- **Objectif de l'exercice**
Traduisez en anglais cette phrase de l'extrait sur le cerf blanc : « Dans bien des cas, en effet, la créature en question est blanche, soit entièrement soit en partie. »

- **Extrait du document**
----

La figure légendaire du cerf blanc.
Nous avons pu constater que, dans la plupart des épisodes narrés ci-dessus, les cerfs psychopompes se distinguent plus ou moins subtilement de leurs congénères par des caractéristiques physiques ou comportementales : ils peuvent être plus grands, plus agiles, plus beaux, plus rapides, se transformer en chevaliers ou encore porter un crucifix éclatant entre leurs bois… Mais le critère le plus répandu et le plus sûr qui nous permette de suspecter un cerf passeur de mondes est celui de sa couleur. Dans bien des cas, en effet, la créature en question est blanche, soit entièrement soit en partie. Au sein de la mythologie celtique, cette singularité est propre à tous les animaux venus de l’Autre Monde, et elle s’accompagne parfois de portions rouges, comme les yeux ou les oreilles (souvenons-nous par exemple des chiens d’Arawn). Le Moyen Âge poursuit cependant cette tradition en se concentrant davantage sur le cerf que sur les autres mammifères.

----

- **Lignes affichées**
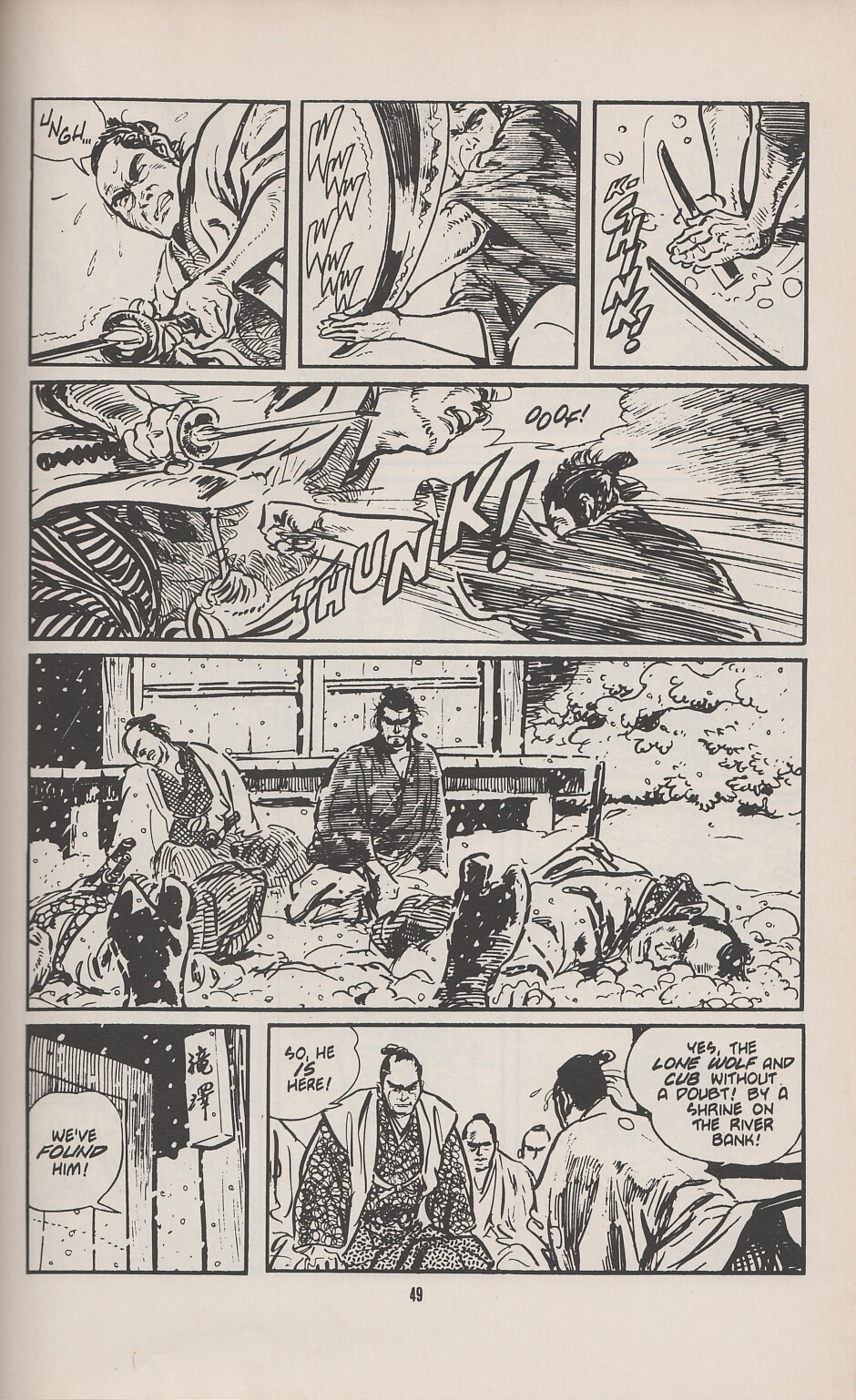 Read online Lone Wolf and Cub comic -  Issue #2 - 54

----

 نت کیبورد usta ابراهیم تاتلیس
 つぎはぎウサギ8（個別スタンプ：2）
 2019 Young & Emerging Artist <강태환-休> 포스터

----

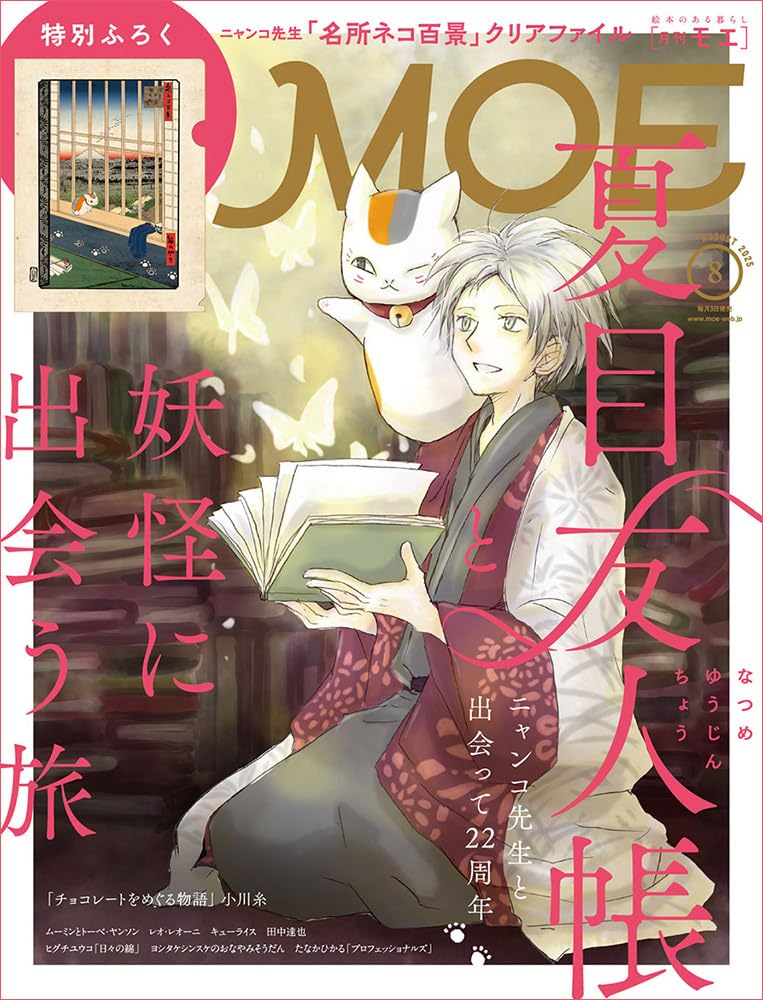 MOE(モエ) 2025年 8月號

----

- **Solution de l'exercice**
In many cases, indeed, the creature in question is white, either entirely or in part.